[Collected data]
┌──

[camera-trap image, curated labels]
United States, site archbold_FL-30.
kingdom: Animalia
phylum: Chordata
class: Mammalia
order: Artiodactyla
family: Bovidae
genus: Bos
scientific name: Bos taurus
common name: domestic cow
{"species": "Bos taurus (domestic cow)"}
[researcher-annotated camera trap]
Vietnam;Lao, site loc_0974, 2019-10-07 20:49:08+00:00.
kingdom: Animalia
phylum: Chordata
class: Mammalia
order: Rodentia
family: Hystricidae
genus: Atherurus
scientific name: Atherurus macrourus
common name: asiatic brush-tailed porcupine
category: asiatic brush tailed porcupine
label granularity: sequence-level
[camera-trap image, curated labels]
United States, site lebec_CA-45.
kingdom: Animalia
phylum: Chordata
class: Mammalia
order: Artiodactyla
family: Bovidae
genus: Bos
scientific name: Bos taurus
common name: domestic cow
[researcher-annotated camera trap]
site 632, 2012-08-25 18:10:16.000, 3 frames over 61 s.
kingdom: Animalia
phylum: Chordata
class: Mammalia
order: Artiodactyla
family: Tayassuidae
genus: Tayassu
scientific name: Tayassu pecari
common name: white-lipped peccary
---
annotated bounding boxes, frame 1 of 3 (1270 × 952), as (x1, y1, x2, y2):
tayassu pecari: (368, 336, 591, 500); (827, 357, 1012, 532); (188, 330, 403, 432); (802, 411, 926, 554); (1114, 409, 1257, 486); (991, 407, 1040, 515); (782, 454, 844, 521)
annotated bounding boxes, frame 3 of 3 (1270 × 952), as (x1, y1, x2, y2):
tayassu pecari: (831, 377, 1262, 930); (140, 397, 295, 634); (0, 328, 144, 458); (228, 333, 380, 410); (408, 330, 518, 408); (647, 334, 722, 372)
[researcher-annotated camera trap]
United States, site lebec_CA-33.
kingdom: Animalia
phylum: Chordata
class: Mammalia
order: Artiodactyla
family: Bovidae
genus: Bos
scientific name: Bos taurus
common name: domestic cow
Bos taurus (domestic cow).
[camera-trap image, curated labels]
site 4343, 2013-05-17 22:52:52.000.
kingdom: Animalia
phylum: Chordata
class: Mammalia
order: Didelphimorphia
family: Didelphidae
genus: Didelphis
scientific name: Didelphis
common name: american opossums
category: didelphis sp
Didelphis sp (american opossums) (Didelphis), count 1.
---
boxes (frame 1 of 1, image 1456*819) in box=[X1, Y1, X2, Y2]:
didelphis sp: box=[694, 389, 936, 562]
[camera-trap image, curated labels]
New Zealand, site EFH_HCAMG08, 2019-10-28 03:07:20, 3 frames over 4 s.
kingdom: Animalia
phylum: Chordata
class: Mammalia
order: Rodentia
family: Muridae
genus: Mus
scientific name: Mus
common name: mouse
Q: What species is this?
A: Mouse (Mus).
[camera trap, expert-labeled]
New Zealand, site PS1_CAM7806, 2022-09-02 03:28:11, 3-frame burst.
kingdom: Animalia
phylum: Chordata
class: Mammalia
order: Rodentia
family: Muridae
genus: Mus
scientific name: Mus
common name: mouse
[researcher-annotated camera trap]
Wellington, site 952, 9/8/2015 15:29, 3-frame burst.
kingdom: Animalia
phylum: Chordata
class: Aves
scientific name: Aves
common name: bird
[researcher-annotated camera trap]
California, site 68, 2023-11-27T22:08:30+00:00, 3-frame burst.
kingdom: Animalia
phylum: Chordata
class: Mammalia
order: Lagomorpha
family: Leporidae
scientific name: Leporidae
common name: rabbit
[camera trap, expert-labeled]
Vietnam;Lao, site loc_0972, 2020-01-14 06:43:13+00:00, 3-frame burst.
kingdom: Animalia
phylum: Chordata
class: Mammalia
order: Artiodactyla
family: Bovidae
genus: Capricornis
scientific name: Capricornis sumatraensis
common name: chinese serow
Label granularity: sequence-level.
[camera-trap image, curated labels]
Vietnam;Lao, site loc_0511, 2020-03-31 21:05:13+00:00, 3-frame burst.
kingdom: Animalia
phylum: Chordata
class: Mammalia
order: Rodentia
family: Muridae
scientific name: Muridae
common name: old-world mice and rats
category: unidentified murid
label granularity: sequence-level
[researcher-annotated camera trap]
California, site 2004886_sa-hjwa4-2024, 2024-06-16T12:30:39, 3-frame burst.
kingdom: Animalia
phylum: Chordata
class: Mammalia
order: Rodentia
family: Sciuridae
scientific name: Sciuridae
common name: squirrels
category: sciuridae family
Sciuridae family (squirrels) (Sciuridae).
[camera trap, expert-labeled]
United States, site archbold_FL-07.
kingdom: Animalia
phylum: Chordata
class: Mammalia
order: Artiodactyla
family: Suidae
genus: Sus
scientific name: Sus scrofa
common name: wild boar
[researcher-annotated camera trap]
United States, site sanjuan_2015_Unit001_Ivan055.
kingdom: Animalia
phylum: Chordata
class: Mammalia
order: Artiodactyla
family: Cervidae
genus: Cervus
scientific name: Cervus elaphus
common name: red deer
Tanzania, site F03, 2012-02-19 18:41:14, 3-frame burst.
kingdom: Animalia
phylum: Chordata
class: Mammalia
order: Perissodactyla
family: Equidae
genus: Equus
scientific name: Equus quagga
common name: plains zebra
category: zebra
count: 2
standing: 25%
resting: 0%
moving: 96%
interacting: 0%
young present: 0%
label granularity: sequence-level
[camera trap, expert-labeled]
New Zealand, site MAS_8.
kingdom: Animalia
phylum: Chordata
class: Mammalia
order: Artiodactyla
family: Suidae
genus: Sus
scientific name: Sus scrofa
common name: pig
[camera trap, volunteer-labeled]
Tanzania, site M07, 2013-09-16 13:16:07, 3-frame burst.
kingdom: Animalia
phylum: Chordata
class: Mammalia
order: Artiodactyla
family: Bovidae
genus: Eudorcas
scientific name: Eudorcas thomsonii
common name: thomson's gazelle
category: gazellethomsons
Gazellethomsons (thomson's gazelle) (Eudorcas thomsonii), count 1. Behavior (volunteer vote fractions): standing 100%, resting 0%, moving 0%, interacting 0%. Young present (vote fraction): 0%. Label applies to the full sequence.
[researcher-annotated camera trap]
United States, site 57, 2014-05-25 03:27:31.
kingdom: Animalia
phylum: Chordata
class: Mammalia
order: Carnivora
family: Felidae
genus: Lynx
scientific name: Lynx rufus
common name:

└──

Scan the data above for the word "California". Copy every line in which it is found.

California, site 68, 2023-11-27T22:08:30+00:00, 3-frame burst.
California, site 2004886_sa-hjwa4-2024, 2024-06-16T12:30:39, 3-frame burst.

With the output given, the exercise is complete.